» Work to complete
Carry on the forum thread below about ready-to-eat fridge and cupboard foods, starting right after the last line shown.

» Text block
·····
# quick fridge grabs!



## Coco1988 (Jan 2, 2013)

Hey,

can someone point me in the direction oor have ideas to store in the fridge/cupboard that are ready to be eaten straight away. either off the shelf or batch cooked. i get bored easily and would like a big variety waiting in the fridge, to choose from rather than the same dish cooked at the start of the week 5 times over for the next five days! im thinking ideas like. different chicken wraps. nut and fruit mix from telcos. mackerel tins...... anything that you use and love, i would love to hear about.


----------



## Keeks (Oct 22, 2010)

Quark!!!!!! Quick and easy, just grab the tub and eat, or mix with fruit, nuts, whey, flavdrops.


----------



## jaymd_123 (Jan 25, 2013)

Tinned tuna - straight out the tin. Cant beat it


----------



## Guest (Feb 24, 2013)
·····
» Extracted entries
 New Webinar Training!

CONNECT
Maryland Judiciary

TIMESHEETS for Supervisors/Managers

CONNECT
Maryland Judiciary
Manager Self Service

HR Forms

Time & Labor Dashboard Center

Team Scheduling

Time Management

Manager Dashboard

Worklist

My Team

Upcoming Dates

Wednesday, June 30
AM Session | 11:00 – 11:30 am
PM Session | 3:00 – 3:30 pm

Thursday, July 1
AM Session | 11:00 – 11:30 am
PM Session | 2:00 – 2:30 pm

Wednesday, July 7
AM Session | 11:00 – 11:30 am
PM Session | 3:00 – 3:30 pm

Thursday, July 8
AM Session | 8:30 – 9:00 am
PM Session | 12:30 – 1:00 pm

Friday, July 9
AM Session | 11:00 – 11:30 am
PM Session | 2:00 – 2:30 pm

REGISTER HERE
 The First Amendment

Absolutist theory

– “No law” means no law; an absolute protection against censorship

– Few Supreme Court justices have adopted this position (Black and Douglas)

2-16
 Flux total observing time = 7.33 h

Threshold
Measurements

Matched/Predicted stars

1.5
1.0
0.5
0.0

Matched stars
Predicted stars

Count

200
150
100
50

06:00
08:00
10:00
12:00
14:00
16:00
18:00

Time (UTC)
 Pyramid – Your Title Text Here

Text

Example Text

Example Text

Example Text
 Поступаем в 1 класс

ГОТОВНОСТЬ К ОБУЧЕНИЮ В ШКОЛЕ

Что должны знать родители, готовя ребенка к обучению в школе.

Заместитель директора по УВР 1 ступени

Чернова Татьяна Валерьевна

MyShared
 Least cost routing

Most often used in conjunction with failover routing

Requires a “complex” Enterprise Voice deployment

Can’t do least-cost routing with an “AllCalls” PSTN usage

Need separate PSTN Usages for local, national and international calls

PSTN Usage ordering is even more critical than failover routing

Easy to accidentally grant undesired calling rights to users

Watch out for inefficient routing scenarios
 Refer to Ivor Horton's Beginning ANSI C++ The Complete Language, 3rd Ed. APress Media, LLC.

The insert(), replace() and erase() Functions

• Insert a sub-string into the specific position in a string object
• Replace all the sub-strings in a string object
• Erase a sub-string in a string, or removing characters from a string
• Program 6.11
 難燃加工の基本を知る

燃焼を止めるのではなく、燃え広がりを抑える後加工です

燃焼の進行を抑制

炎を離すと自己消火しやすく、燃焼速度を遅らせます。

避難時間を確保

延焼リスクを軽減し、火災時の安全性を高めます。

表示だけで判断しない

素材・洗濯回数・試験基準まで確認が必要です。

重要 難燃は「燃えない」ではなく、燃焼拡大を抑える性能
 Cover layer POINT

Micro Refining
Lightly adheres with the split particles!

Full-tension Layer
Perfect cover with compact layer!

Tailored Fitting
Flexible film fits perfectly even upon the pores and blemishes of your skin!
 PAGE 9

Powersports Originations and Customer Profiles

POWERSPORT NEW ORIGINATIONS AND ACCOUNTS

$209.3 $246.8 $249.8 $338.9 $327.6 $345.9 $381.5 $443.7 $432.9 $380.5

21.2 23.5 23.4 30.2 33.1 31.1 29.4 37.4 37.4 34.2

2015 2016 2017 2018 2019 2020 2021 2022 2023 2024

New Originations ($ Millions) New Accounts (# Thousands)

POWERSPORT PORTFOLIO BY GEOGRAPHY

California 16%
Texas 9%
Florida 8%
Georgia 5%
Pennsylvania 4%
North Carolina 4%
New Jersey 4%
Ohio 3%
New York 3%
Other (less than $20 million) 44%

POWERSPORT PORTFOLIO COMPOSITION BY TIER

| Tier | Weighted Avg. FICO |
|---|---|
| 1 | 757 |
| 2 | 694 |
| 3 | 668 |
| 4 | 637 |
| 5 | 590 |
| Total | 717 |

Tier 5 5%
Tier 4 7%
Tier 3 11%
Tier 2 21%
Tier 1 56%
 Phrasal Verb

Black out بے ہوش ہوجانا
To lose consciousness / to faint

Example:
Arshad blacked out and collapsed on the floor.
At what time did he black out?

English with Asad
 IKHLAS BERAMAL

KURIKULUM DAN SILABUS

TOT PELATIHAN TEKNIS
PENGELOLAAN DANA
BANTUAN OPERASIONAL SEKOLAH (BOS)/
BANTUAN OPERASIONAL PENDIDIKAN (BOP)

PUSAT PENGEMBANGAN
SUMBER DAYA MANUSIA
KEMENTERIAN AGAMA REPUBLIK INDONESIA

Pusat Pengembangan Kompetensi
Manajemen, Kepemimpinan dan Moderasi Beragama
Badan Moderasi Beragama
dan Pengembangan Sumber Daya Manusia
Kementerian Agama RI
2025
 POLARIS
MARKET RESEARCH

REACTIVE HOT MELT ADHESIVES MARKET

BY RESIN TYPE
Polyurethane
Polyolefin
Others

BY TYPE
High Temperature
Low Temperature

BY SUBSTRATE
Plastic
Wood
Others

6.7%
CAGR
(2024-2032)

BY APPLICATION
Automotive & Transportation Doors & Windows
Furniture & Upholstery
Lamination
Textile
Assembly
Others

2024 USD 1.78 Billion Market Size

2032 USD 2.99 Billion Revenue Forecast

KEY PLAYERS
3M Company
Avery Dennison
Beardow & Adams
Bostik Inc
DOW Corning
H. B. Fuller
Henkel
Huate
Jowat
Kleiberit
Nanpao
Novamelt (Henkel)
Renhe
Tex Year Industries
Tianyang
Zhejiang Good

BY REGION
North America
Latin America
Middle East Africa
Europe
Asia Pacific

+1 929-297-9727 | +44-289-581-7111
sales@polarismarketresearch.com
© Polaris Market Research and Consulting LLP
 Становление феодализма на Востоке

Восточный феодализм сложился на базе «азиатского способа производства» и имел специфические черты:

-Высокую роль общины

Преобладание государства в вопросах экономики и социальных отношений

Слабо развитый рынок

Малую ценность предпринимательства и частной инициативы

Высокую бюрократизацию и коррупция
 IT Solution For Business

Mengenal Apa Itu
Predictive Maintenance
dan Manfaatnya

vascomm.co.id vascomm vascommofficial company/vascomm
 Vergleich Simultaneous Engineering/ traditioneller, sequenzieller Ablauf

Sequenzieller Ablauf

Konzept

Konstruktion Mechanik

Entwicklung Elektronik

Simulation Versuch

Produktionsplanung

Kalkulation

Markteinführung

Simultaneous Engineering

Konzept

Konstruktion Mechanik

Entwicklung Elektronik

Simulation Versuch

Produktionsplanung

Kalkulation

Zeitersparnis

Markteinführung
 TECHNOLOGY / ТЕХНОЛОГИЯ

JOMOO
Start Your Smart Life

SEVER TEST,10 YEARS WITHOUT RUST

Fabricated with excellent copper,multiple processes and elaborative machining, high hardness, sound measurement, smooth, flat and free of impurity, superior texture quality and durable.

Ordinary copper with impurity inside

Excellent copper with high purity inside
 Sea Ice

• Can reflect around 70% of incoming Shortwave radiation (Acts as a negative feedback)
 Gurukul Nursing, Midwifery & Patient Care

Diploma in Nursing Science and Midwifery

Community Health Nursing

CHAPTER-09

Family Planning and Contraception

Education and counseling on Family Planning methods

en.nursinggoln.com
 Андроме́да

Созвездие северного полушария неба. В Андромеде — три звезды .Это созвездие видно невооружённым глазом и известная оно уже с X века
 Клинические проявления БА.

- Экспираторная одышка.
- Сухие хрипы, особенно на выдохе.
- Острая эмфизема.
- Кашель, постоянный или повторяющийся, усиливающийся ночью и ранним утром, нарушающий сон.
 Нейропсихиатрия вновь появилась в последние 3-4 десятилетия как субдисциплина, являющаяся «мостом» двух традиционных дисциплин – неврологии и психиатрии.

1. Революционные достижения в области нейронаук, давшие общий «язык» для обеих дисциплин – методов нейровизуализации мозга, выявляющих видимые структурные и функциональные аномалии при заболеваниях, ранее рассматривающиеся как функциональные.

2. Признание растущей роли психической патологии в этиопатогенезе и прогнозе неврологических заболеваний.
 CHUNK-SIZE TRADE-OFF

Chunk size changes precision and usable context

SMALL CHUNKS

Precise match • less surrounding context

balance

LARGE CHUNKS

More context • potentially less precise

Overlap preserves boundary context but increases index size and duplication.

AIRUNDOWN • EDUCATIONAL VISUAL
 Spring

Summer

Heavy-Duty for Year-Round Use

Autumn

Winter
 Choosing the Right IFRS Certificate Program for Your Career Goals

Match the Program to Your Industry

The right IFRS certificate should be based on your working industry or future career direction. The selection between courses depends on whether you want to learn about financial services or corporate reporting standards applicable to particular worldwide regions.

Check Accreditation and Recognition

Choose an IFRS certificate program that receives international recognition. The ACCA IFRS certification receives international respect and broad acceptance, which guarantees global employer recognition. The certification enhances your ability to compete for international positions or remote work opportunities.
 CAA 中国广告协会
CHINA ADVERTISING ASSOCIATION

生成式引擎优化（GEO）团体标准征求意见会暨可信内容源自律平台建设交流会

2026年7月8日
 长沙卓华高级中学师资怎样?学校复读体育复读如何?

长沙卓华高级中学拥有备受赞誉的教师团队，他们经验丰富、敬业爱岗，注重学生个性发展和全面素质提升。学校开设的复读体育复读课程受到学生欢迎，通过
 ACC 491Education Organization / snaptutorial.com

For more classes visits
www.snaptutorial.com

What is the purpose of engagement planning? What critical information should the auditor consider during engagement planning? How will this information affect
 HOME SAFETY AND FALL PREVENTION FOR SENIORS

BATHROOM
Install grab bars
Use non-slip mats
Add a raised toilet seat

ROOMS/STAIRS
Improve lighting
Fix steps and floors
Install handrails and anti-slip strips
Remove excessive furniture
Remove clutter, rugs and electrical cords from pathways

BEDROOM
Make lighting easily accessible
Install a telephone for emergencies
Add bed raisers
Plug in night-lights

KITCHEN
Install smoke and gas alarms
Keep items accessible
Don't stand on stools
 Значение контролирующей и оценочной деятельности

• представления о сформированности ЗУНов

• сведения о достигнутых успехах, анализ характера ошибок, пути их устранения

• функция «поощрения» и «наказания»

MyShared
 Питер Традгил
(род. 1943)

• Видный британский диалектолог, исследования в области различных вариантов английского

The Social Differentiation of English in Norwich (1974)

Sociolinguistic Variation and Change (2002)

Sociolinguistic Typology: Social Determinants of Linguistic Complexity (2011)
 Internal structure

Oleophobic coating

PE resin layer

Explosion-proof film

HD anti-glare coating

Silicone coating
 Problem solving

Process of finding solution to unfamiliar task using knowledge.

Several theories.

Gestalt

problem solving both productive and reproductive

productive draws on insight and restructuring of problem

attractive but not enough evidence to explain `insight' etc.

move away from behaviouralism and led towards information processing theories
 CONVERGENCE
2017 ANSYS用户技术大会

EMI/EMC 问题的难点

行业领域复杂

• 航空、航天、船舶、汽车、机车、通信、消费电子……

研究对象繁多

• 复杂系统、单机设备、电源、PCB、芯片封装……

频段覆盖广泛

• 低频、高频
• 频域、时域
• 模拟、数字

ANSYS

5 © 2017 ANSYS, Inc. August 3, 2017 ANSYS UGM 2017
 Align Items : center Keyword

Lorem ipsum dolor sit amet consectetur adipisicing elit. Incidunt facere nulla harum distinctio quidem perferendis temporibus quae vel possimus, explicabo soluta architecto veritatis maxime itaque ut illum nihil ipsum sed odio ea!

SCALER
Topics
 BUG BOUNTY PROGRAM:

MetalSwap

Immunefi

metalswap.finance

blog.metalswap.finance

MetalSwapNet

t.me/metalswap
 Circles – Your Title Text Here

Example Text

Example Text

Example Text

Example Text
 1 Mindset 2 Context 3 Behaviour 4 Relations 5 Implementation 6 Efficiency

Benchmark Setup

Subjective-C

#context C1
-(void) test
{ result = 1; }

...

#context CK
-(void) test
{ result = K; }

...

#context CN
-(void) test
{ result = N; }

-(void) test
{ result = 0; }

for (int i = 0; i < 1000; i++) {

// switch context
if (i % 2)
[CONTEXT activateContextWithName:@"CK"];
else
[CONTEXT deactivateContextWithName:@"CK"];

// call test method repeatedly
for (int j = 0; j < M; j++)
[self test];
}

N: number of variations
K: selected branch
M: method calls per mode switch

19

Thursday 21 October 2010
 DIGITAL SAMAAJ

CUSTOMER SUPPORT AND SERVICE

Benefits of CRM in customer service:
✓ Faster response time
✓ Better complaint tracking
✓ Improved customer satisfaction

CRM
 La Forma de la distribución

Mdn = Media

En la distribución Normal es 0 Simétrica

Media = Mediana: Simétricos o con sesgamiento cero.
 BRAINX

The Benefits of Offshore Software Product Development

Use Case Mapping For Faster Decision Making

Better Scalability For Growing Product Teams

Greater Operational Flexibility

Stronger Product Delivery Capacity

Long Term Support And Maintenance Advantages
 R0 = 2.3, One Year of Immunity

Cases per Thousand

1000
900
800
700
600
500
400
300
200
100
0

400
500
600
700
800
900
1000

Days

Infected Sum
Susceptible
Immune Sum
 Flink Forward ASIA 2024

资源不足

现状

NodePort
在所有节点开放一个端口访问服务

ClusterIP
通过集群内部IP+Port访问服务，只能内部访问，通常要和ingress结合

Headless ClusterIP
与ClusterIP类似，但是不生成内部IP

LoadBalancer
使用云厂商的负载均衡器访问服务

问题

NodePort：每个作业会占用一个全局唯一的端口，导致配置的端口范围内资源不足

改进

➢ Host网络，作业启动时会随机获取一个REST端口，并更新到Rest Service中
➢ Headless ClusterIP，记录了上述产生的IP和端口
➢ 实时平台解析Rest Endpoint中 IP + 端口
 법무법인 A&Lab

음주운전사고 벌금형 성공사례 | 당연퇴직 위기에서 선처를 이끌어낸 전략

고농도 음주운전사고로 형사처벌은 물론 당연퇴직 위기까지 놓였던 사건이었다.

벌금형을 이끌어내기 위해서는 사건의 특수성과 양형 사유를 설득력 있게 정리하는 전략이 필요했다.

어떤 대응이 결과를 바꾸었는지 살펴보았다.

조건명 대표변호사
·····
» Task result
Spoon full of peanut butter


----------



## Craig660 (Dec 8, 2005)

KitKats


----------



## RowRow (Nov 17, 2011)

low fat Greek yoghurt with honey, cottage cheese.


----------



## Coco1988 (Jan 2, 2013)

Keeks said:


> Quark!!!!!! Quick and easy, just grab the tub and eat, or mix with fruit, nuts, whey, flavdrops.


never had quark, sounds disgusting.... possibly not to bad mixed with something tasty though.


----------



## Coco1988 (Jan 2, 2013)

jaymd_123 said:


> Tinned tuna - straight out the tin. Cant beat it


yea, i eat alot of tuna, but alone its so boring and becomes an effort. how do you make it go down easier?


----------



## Coco1988 (Jan 2, 2013)

Dave said:


> Spoon full of peanut butter


i norm chuck a scoop in my shakes but alone, interesting. ill try that!


----------



## Coco1988 (Jan 2, 2013)

Craig660 said:


> KitKats


haha, excellent, im trying to cut down though!


----------



## bigbob33 (Jan 19, 2009)

battenburg?


----------



## Coco1988 (Jan 2, 2013)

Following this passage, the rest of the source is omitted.